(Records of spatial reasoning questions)
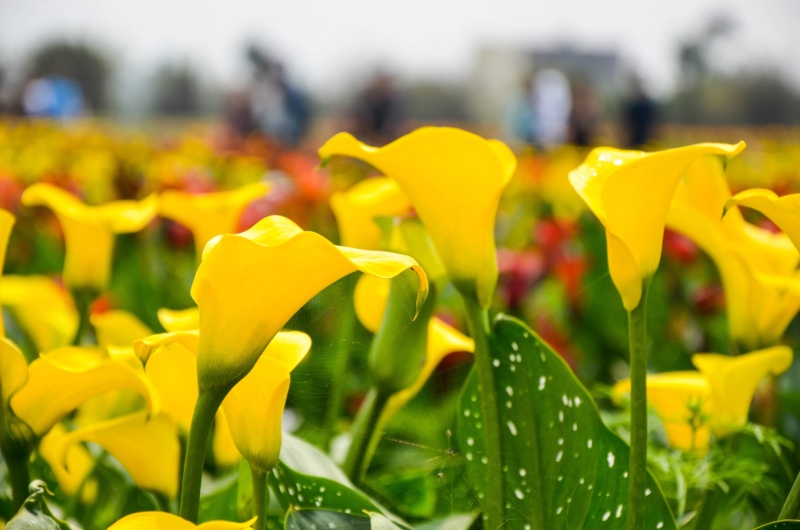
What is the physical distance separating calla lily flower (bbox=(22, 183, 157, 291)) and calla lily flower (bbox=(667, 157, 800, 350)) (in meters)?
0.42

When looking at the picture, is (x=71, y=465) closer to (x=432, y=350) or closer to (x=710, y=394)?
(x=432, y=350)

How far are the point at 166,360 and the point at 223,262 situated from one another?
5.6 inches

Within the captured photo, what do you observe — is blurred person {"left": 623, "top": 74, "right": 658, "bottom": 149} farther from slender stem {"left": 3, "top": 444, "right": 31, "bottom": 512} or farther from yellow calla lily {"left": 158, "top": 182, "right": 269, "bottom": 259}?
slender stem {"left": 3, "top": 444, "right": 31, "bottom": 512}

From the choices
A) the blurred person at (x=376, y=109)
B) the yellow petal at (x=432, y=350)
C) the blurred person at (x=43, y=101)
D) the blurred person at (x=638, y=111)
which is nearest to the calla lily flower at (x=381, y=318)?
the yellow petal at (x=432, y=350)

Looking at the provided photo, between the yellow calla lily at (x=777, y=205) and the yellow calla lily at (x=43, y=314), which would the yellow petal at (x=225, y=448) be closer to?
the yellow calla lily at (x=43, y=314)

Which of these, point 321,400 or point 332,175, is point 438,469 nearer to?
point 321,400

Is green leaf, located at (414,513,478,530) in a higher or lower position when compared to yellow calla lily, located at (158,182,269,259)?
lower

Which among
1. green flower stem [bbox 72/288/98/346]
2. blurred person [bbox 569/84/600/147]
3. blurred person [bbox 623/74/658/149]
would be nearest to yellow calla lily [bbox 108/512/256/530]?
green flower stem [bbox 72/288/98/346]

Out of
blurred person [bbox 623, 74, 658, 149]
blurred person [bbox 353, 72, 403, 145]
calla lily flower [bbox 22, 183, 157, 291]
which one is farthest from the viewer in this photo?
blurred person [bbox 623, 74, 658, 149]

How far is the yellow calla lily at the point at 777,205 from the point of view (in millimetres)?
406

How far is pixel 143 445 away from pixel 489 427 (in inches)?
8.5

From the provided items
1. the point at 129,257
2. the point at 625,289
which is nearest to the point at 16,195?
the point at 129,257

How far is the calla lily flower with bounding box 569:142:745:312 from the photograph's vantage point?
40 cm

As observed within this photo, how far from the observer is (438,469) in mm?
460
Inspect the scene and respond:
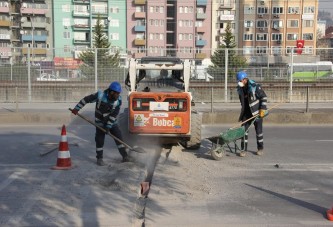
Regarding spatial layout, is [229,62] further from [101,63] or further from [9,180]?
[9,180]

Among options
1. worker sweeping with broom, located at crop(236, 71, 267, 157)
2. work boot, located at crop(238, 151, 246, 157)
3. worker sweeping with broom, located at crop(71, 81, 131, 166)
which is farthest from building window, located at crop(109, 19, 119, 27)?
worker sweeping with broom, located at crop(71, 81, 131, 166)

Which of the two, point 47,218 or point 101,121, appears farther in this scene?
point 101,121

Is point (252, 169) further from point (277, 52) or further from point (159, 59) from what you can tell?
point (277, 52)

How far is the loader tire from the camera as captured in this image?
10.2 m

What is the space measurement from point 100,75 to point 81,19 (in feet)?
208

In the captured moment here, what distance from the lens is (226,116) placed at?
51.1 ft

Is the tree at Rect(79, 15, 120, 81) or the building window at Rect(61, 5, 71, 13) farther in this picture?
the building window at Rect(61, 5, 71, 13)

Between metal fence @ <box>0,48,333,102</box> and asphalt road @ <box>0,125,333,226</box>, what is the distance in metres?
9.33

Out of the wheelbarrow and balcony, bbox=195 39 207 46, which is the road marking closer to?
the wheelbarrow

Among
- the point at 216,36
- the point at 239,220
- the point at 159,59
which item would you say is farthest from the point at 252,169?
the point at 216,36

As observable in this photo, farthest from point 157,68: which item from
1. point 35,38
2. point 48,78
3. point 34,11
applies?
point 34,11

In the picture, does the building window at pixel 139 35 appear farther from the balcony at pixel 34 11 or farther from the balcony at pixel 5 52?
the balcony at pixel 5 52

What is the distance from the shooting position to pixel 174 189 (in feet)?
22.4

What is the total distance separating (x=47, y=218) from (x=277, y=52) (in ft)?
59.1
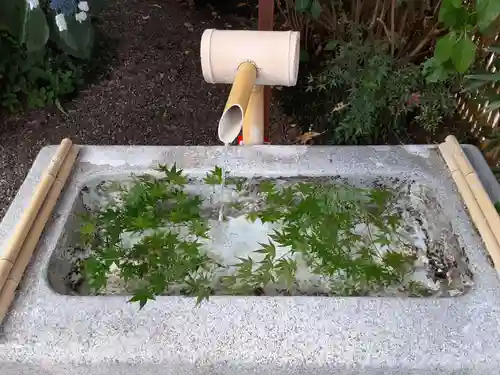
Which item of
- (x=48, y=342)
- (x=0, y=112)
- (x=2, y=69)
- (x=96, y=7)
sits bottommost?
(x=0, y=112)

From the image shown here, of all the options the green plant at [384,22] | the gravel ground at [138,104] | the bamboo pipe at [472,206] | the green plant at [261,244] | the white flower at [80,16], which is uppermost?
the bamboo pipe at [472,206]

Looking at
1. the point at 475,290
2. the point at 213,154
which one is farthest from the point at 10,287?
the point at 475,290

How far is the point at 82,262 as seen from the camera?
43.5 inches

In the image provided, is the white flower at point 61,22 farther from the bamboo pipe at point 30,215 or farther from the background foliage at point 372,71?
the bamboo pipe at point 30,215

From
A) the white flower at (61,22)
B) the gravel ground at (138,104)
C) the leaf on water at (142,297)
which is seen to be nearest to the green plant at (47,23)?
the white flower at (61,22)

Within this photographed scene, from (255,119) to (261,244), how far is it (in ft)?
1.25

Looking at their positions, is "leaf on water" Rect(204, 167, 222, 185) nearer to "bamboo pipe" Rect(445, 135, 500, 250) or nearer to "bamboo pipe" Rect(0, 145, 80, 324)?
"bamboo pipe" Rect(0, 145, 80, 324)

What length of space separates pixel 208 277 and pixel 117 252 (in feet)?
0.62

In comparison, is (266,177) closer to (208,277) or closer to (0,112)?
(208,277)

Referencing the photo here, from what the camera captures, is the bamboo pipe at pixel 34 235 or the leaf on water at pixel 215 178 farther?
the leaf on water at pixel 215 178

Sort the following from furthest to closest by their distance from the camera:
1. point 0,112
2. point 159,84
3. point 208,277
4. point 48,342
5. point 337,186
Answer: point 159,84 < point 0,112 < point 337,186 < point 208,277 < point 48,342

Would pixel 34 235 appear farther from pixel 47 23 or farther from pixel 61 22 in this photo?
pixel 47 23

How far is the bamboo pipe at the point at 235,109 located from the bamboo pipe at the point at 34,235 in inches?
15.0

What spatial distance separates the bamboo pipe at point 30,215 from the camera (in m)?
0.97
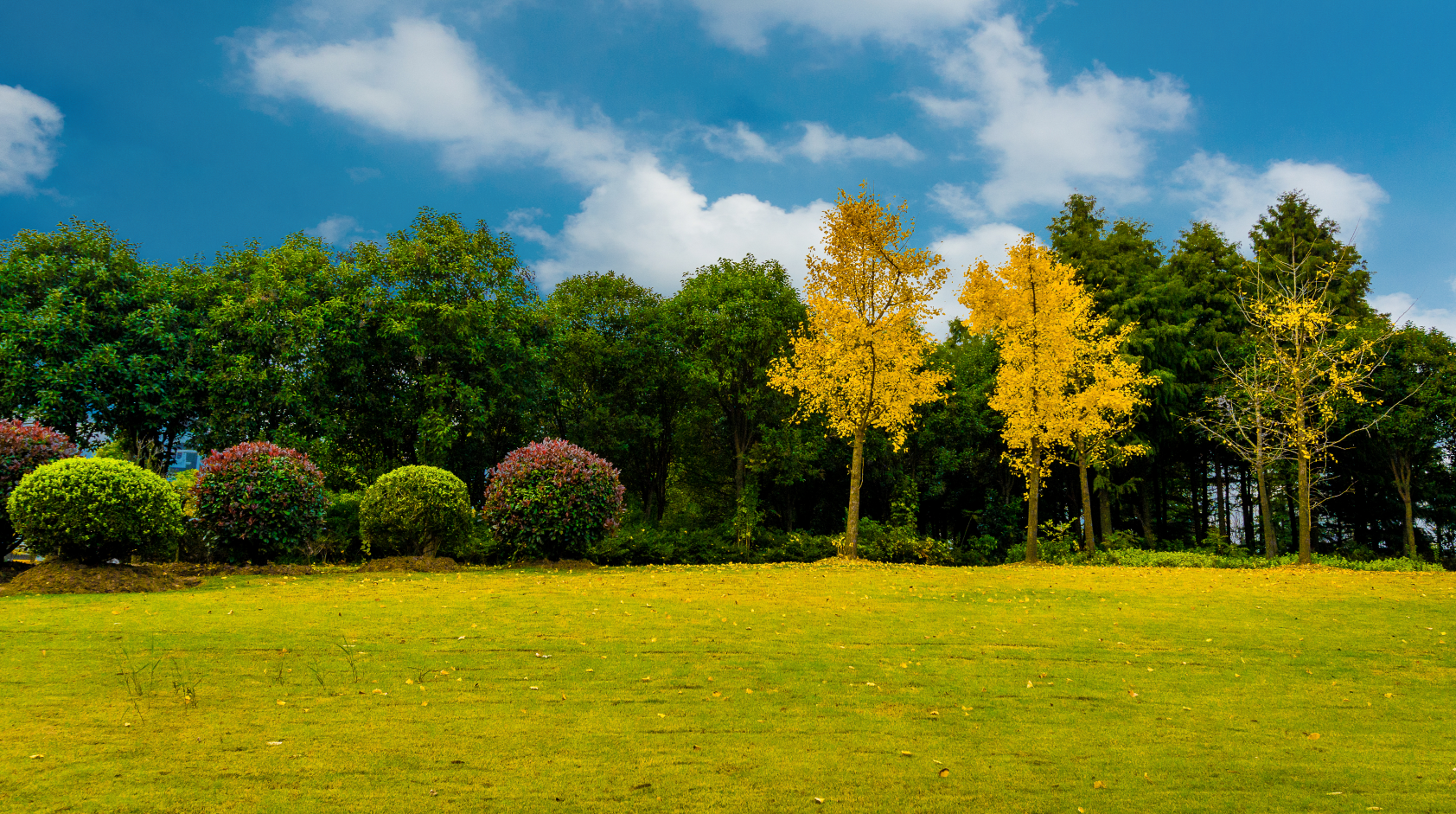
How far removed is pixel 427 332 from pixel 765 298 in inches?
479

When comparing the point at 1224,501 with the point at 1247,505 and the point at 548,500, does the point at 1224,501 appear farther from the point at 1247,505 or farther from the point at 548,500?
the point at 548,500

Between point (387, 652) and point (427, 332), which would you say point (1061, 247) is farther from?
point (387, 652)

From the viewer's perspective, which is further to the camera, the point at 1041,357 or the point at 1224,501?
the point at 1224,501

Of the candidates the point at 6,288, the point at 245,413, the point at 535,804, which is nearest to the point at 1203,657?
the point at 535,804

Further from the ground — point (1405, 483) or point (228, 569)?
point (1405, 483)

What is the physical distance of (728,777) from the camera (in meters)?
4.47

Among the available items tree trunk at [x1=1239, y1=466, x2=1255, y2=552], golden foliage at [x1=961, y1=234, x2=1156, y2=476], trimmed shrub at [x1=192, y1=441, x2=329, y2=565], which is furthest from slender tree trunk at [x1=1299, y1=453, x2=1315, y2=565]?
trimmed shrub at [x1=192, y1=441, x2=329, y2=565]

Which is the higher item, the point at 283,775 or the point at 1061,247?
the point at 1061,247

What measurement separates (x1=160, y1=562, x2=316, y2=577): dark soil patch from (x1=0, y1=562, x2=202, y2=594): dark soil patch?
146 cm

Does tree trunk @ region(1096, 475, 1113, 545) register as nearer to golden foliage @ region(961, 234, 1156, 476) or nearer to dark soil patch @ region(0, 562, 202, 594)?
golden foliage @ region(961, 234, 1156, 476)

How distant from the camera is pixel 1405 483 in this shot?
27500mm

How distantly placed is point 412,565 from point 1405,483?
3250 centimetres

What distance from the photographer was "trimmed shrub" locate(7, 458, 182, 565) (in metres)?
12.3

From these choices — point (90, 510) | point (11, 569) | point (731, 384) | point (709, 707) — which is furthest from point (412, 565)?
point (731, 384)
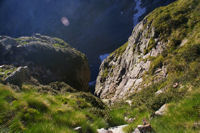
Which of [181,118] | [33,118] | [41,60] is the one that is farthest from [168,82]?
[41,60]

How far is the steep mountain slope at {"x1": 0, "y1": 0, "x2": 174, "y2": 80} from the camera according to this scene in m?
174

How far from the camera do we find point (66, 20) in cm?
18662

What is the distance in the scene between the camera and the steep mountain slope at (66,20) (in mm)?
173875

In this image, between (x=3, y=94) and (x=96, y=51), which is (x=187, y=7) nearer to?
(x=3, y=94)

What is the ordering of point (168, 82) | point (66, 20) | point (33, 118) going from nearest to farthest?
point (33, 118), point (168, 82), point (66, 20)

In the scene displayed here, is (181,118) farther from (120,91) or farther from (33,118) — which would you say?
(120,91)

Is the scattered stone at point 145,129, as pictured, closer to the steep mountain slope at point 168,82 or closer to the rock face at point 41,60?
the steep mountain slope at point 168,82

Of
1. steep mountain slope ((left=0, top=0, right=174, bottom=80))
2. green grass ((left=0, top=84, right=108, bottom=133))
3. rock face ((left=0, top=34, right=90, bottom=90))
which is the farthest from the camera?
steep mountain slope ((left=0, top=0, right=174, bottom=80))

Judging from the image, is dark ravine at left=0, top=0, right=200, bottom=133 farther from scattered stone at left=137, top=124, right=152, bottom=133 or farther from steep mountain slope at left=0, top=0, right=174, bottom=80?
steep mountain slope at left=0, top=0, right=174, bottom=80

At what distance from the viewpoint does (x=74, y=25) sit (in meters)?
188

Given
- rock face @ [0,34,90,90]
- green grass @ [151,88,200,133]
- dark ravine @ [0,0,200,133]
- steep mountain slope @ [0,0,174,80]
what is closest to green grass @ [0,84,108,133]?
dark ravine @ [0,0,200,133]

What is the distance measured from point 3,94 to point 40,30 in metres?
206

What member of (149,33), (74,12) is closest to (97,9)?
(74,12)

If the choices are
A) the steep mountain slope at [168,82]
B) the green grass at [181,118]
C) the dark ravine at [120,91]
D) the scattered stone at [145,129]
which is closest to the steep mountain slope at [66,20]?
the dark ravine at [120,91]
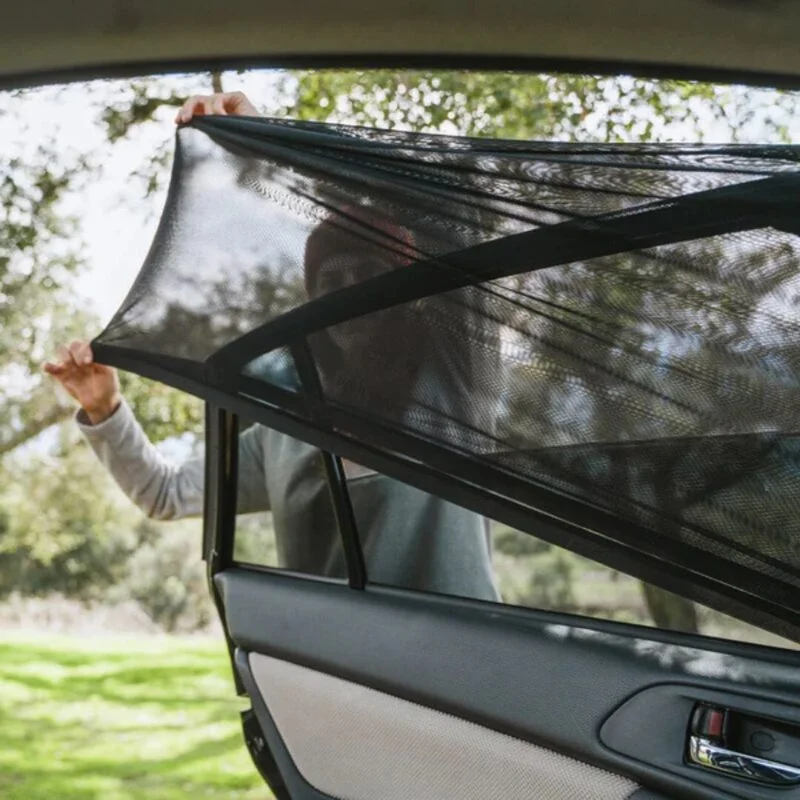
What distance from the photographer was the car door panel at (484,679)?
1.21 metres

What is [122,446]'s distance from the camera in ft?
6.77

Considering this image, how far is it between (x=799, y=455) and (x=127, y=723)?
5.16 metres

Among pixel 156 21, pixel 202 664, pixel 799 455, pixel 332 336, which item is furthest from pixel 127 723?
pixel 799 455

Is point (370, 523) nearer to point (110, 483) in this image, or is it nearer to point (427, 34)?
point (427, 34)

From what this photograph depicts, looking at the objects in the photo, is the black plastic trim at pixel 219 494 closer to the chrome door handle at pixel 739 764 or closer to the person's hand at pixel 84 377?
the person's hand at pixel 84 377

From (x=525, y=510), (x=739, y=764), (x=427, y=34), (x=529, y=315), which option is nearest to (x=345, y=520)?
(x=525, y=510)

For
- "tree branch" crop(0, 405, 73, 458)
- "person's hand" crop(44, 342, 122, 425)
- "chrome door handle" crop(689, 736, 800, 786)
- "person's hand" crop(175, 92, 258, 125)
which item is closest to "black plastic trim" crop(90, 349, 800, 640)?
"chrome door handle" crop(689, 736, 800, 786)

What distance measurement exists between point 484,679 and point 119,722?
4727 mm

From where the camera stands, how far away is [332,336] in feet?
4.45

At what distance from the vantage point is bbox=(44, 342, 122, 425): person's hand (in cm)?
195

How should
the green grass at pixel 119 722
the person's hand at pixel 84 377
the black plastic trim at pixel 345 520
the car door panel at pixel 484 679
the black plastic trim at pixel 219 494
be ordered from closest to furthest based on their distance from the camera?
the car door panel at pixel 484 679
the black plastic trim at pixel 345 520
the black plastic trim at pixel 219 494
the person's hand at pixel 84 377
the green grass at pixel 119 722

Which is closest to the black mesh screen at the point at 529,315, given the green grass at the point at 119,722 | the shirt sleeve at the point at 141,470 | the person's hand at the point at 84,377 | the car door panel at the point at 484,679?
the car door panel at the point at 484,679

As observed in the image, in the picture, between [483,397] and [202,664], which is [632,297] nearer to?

▸ **Direction**
Reproduce only the lines running from the one with "Which is closest to the black" through the final line of the listing above, both ends included.

▸ **Response to this exercise**
Which is closest to the black mesh screen at the point at 529,315, given the green grass at the point at 119,722 | the shirt sleeve at the point at 141,470 | the person's hand at the point at 84,377 | the car door panel at the point at 484,679?
the car door panel at the point at 484,679

As observed in the image, in the picture, between [483,397] and [202,664], which is [632,297] nearer to?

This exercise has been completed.